● **Task to carry out**: Please write out the passage of the thread about the failed ZIM recipe below that lies between "Open benoit74 opened" and "to block us.", inclusive.

Open benoit74 opened 6 months ago
The recipe failed, it produced only a 3.6MB ZIM.
Looking into the log, it looks like only the first page (homepage) loaded properly and all subsequent requests have been blocked, at least they all returned HTTP 400 error (Bad Request) while they are working online.
As mentioned upstream, the website is protected by Deflect.ca which seems to be prompt to block us.
@Popolechien @RavanJAltaie We should contact website owner (via our contacts) to check if it would be possible to have a whitelisting of our ondemand
worker (public IPs are 92.243.27.71
and 2001:4b98:dc0:43:f816:3eff:fe32:84fc/64
).
FYI, it looks like newest browsertrix crawler 1.0.0-beta.3 seems to be less impacted by the situation ; I wonder if we should update zimit2 image to use this new crawler even if running in beta
@benoit74 I'll discuss this with Stephane today.
@RavanJAltaie @Popolechien Any feedback about @benoit74's request of whitelisting?

● **Raw records**:
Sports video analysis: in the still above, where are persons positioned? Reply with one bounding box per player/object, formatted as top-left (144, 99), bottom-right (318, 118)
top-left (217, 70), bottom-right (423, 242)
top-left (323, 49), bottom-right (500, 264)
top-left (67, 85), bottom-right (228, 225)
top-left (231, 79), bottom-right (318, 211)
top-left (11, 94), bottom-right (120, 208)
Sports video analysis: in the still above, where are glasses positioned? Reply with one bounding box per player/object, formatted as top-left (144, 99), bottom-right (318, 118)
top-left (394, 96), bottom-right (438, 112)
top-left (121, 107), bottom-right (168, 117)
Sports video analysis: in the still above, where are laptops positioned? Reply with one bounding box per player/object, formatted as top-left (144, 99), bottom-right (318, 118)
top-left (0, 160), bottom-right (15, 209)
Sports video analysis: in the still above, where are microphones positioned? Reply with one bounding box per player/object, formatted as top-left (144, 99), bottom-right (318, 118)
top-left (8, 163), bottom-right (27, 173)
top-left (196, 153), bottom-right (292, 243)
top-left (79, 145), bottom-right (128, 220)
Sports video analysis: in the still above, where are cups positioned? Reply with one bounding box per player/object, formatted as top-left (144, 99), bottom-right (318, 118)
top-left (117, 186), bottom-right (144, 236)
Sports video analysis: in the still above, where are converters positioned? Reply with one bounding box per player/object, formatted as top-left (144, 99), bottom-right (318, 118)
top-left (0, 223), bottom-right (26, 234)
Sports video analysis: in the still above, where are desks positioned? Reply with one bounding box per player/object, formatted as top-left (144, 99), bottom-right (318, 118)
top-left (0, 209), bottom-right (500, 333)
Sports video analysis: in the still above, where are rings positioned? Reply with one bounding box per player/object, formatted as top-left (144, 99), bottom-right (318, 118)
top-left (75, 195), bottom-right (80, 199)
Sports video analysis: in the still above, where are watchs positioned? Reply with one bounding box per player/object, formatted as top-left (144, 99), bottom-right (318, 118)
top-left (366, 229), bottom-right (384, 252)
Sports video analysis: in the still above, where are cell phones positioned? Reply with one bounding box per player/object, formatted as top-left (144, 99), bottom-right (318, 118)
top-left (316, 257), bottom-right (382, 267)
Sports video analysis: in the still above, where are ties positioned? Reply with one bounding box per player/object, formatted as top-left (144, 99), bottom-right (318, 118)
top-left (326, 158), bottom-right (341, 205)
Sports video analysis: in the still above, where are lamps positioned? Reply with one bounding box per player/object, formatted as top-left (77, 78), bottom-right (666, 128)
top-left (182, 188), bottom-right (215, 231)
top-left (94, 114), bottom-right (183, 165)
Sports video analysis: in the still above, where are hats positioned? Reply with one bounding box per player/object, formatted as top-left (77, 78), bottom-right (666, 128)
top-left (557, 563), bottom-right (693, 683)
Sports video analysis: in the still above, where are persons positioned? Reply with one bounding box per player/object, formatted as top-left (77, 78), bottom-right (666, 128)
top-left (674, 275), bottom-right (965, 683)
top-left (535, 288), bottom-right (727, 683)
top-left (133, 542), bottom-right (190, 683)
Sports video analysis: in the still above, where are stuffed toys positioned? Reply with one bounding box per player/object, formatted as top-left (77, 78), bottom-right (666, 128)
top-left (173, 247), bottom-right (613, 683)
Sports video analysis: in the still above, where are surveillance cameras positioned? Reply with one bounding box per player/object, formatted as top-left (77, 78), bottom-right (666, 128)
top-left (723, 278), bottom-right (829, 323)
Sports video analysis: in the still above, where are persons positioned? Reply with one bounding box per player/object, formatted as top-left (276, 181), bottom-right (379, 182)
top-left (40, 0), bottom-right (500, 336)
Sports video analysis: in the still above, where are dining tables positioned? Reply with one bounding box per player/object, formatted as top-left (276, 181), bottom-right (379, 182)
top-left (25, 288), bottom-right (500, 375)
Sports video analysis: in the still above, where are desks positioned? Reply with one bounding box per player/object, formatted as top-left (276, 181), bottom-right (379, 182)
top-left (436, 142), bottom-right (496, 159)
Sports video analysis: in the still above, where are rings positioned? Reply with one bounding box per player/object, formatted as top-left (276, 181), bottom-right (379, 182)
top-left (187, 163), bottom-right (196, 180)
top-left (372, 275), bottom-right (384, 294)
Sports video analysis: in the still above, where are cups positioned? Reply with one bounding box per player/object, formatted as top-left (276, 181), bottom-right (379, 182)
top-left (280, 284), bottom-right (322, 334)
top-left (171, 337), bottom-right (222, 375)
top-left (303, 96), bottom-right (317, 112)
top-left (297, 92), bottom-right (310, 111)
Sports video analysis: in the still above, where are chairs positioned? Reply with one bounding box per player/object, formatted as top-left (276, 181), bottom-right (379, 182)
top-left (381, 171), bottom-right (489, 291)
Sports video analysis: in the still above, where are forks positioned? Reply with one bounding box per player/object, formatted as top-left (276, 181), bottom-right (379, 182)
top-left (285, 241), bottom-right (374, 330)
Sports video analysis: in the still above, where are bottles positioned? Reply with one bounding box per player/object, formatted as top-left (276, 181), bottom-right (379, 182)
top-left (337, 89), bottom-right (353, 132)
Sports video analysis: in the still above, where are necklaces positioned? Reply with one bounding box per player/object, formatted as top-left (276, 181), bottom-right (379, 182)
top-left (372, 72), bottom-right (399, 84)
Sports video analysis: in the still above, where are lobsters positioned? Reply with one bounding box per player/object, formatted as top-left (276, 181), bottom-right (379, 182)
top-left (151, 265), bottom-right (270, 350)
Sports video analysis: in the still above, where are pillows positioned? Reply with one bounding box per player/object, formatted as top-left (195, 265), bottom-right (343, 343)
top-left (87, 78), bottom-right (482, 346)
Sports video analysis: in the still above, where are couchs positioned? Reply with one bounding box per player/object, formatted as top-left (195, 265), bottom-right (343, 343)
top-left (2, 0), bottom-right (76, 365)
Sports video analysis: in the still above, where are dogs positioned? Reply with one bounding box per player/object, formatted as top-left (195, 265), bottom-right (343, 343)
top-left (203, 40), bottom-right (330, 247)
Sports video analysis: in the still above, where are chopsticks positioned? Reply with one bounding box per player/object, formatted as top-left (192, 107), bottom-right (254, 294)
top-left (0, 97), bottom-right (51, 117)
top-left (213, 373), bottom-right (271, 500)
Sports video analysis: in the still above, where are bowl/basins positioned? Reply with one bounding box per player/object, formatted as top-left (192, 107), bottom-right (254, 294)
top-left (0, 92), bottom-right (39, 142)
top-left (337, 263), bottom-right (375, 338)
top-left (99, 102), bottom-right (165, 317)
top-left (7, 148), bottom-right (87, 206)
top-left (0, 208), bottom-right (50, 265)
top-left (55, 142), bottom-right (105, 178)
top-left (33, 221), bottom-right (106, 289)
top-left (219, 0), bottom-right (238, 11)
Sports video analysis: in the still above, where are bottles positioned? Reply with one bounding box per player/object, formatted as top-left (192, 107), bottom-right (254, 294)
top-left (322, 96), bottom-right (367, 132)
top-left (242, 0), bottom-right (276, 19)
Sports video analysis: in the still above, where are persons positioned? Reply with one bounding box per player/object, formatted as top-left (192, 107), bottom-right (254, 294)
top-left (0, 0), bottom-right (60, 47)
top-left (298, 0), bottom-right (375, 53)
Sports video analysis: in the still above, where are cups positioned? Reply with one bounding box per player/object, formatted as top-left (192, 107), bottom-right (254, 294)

● **Response for this exercise**:
Open benoit74 opened 6 months ago
The recipe failed, it produced only a 3.6MB ZIM.
Looking into the log, it looks like only the first page (homepage) loaded properly and all subsequent requests have been blocked, at least they all returned HTTP 400 error (Bad Request) while they are working online.
As mentioned upstream, the website is protected by Deflect.ca which seems to be prompt to block us.